- Seçilmiş Bölüm
+ + + + +

Siyasal çoğulculuk, ‘‘Çoğunluğun yönetimi’’ kuralı ile çelişmez. Ancak çoğunluğun tercihleri uygulanırken çoğunluğun dışında kalanların da haklarının gözetilmesi demokratik rejimin temel ve vazgeçilmez bir ilkesini oluşturur.
Modernleşme adına homojen bir toplum yaratma çabaları kabul edilemez; siyaset türdeşlik yönündeki bir toplumsal dönüşümün aracı olamaz. Türkiye'nin temel sorunlarından biri devlet yönetimi ile halkın talepleri arasındami uyuşmazlıktır. Devlet, toplumu bir inşa alanı olarak görmekten ve ‘‘Toplumsal mühendislik’’ yapmaktan vazgeçmeli; toplumdaki farklılıkları tanıyarak tercihlerini dikkate almalıdır. Türkiye'nin bütün vatandaşlarına ve her toplumsal kesime eşit mesafede duran, bütün farklılıkların kamusal alanda temsil edilmesini mümkün kılan bir devlet anlayışına ihtiyacı vardır.

+ + + + +

- Verilen Bilgiler
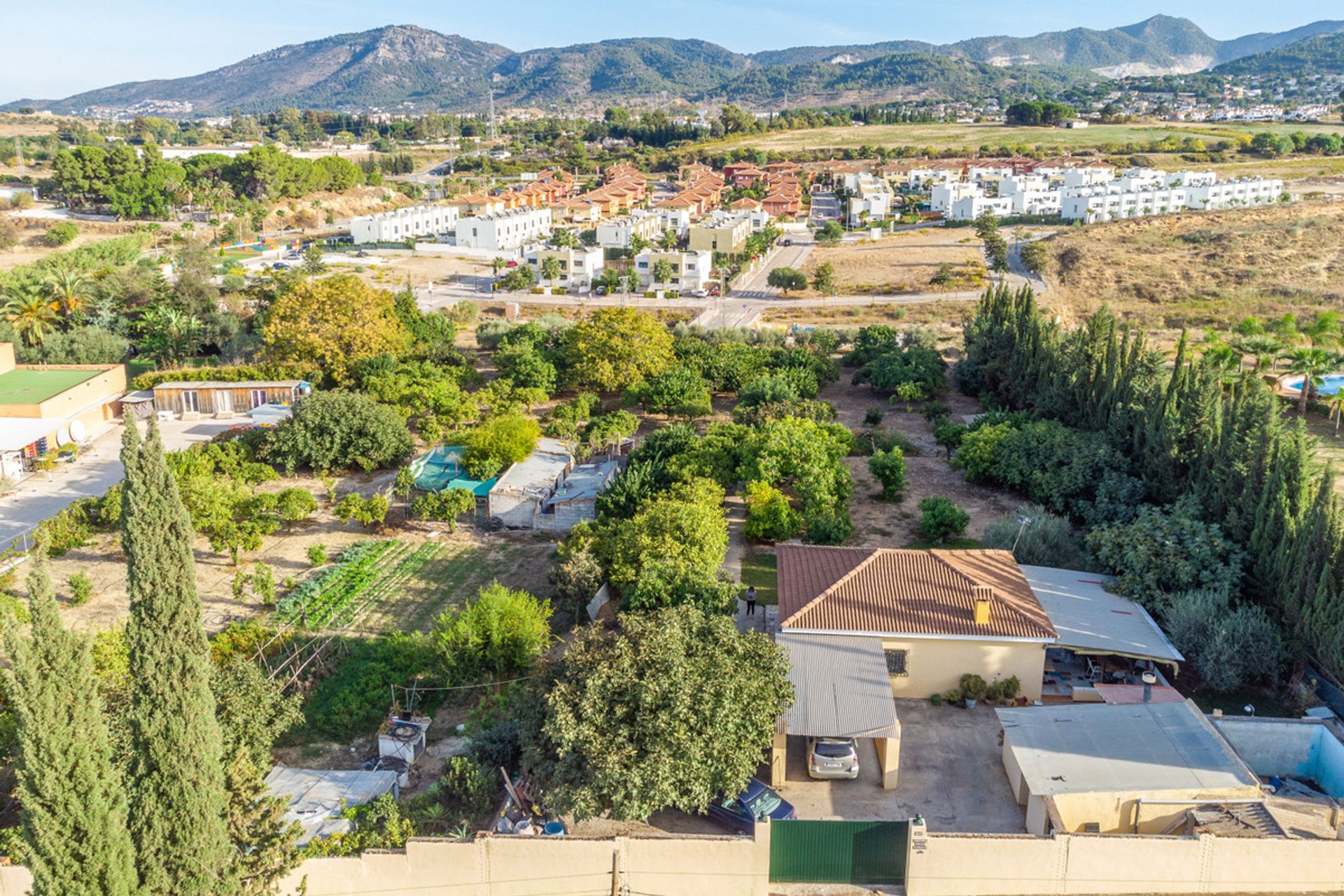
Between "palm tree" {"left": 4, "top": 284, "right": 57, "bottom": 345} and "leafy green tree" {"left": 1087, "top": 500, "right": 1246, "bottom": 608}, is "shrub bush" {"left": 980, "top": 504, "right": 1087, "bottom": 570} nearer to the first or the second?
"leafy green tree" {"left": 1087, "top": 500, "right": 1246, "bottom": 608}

+ + + + +

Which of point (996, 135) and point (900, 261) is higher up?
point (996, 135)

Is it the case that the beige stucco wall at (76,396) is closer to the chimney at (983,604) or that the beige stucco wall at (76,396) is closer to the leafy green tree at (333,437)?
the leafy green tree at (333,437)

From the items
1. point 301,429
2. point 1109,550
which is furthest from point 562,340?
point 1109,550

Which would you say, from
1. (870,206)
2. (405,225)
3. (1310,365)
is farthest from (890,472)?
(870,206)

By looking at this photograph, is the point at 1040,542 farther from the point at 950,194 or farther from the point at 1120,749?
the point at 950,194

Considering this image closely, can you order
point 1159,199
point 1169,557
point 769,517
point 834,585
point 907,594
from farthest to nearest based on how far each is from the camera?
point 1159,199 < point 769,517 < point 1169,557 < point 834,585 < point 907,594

+ + + + +

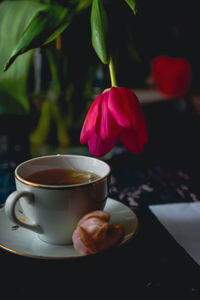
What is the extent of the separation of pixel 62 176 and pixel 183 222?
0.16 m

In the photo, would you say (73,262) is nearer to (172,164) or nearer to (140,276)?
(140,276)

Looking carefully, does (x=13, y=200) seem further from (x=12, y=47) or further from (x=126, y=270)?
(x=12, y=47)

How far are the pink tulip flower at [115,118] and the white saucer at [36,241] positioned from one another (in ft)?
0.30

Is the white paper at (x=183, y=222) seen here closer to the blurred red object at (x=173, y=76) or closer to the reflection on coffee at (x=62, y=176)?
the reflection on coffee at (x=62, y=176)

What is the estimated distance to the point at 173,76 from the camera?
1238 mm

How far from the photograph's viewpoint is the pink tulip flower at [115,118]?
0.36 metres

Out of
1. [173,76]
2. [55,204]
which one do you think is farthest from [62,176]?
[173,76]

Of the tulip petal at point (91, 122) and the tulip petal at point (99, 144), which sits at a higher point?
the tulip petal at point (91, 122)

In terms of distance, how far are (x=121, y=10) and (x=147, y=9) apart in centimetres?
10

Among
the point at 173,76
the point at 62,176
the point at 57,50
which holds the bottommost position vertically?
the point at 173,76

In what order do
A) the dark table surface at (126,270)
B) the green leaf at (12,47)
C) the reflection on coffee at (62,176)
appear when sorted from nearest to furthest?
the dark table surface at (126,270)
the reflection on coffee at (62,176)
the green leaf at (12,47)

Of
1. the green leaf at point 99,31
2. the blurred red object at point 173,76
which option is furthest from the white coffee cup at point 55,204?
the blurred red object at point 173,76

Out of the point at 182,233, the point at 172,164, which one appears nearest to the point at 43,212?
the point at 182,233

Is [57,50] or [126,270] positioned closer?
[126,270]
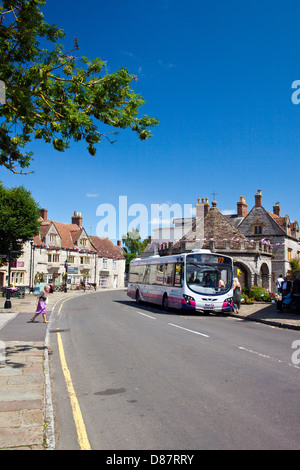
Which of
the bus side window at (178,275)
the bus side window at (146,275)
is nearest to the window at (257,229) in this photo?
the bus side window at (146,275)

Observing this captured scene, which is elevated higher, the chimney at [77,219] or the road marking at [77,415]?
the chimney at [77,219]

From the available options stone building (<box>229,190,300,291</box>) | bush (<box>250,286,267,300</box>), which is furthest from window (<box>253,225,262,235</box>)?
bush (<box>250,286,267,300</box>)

+ + + + +

- Metinle İlgili Sorular
[a] Siyasal çoğulculuk üzerine olan metne göre, siyasal çoğulculuk hangi kuralla çelişmez?
[b] Siyasal çoğulculuk üzerine olan metni kaldığı yerden sürdürün.
Verilerin bu işle hiçbir ilgisi yoktur.

- Sıralı Cevaplar
[a] "Çoğunluğun yönetimi" kuralıyla.

[b]
Siyasal çoğulculuğun önünün açılabilmesi için anayasa, siyasal partiler ve
seçim kanunlarında demokrasinin evrensel kurallarına uygun değişiklikler yapılması acil bir ihtiyaçtır. Bu bağlamda fikriyatı ve faaliyetleri, herhangi bir şekilde şiddet içermeyen partilerin siyasetten men edilmeleri önlenmelidir. Ayrıca siyasetin finansmanının ve kamu harcamalarının şeffaflaşması ve yerel yönetimlerin güçlendirilmesine imkan sağlayacak düzenlemelerin yapılması da zorunludur.
(...)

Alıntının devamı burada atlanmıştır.